INFORMATION SHOWN =
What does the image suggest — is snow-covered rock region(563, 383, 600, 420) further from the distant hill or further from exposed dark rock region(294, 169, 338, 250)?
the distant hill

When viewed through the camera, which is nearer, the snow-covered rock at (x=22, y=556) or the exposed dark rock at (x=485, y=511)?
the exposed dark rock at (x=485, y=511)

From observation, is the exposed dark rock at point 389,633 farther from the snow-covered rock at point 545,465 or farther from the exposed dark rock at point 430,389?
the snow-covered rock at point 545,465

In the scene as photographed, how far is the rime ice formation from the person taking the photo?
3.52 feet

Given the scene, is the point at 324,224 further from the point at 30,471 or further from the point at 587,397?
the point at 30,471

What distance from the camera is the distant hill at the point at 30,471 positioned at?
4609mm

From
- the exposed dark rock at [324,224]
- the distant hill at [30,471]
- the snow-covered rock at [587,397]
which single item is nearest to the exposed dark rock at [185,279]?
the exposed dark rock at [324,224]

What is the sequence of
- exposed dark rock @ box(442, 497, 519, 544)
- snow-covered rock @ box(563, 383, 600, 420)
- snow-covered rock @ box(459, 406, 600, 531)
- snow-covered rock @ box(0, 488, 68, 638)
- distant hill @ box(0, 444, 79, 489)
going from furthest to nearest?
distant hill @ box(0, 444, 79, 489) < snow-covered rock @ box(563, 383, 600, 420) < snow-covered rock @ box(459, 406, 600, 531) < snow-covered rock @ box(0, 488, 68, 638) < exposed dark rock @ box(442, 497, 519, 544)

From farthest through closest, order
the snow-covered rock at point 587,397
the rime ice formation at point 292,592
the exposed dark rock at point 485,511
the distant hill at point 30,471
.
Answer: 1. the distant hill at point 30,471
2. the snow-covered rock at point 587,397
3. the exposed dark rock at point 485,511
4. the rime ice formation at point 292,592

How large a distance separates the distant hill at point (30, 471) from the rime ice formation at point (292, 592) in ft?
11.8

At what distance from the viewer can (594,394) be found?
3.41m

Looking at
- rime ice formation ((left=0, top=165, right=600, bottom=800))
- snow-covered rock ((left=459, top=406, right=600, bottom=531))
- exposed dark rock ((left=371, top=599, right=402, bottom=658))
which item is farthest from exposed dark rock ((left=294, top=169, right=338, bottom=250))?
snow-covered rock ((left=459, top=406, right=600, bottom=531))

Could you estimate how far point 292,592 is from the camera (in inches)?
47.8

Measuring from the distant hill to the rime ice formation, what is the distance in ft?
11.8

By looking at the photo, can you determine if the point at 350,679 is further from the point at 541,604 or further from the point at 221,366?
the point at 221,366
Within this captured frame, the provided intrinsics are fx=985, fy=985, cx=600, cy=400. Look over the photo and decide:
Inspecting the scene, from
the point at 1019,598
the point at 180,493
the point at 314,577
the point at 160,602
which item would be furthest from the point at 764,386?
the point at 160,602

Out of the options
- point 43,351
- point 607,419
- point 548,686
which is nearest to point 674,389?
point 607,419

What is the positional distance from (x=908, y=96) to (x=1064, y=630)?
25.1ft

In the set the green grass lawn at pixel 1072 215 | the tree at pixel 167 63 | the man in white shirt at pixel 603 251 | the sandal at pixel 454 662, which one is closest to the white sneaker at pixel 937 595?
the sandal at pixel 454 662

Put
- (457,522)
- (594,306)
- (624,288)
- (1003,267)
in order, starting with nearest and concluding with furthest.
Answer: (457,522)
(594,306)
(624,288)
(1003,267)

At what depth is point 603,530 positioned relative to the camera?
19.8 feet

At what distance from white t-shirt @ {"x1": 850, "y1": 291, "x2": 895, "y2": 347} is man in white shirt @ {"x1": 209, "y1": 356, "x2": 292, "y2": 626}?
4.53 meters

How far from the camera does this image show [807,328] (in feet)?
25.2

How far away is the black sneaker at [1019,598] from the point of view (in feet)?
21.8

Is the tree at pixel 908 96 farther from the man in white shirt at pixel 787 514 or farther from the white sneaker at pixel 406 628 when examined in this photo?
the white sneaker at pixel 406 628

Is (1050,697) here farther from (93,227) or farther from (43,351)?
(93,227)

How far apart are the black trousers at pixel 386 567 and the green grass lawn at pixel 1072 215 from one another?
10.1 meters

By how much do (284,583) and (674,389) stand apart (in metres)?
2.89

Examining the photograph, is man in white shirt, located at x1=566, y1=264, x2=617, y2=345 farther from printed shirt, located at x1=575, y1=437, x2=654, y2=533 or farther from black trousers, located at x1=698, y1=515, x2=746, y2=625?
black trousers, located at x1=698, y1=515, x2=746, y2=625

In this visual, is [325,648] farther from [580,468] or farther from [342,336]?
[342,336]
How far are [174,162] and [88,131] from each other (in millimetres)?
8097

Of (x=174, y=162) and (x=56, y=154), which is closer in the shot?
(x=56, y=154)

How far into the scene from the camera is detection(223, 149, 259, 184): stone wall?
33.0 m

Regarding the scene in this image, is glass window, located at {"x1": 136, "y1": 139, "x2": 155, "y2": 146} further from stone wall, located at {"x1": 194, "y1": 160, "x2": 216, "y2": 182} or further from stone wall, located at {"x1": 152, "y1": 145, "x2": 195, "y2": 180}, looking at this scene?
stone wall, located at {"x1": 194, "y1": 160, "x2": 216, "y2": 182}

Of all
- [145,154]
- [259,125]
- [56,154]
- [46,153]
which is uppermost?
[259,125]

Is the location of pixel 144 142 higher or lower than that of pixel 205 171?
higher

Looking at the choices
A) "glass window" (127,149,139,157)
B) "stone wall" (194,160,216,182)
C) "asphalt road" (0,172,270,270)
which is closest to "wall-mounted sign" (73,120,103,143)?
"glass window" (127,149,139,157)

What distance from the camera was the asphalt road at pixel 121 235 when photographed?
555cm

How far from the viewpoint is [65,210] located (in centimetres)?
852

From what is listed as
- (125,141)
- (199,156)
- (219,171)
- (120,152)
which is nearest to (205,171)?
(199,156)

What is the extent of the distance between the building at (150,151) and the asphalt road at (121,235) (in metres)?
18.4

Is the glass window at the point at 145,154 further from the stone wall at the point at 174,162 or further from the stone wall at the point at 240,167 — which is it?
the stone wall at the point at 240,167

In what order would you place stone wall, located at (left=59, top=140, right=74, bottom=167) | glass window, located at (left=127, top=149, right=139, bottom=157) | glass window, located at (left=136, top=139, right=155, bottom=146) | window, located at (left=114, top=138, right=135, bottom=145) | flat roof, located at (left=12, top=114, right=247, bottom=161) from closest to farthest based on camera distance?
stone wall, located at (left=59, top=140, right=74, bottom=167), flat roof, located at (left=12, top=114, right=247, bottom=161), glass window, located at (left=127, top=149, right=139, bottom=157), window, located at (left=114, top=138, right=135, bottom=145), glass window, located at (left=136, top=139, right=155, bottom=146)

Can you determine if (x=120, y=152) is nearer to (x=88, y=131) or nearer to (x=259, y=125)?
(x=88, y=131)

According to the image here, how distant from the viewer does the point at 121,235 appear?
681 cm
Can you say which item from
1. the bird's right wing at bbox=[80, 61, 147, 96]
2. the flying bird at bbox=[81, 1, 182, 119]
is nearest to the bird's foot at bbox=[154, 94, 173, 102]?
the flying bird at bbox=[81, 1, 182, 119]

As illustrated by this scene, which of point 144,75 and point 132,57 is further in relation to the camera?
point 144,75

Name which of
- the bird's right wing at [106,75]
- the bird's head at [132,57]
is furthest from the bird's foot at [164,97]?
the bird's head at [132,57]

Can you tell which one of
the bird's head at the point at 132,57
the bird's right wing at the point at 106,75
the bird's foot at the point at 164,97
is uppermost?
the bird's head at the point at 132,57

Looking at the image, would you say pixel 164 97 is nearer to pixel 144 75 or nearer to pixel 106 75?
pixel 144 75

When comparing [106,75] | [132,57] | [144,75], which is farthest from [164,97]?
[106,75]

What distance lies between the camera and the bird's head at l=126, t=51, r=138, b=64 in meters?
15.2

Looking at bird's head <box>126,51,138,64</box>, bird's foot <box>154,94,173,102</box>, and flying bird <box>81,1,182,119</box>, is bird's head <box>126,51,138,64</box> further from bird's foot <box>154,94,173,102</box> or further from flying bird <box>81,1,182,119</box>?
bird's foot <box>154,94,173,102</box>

AIM OF THE EXERCISE = Change "sequence" to "order" in the entries from the line with "What distance from the camera is" up to and including the line with "distant hill @ box(0, 444, 79, 489) <", and give those lines again with nothing else altered.

THE REPLY =
What distance from the camera is the distant hill at the point at 30,471 positioned at?
4609mm

From
- the exposed dark rock at [324,224]
- the distant hill at [30,471]
- the snow-covered rock at [587,397]
which single item is nearest to the exposed dark rock at [185,279]?
the exposed dark rock at [324,224]

What is the order of
- exposed dark rock @ box(442, 497, 519, 544)
- snow-covered rock @ box(563, 383, 600, 420)
- snow-covered rock @ box(459, 406, 600, 531)
- snow-covered rock @ box(0, 488, 68, 638)
- distant hill @ box(0, 444, 79, 489)
going from furthest to nearest?
distant hill @ box(0, 444, 79, 489) < snow-covered rock @ box(563, 383, 600, 420) < snow-covered rock @ box(459, 406, 600, 531) < snow-covered rock @ box(0, 488, 68, 638) < exposed dark rock @ box(442, 497, 519, 544)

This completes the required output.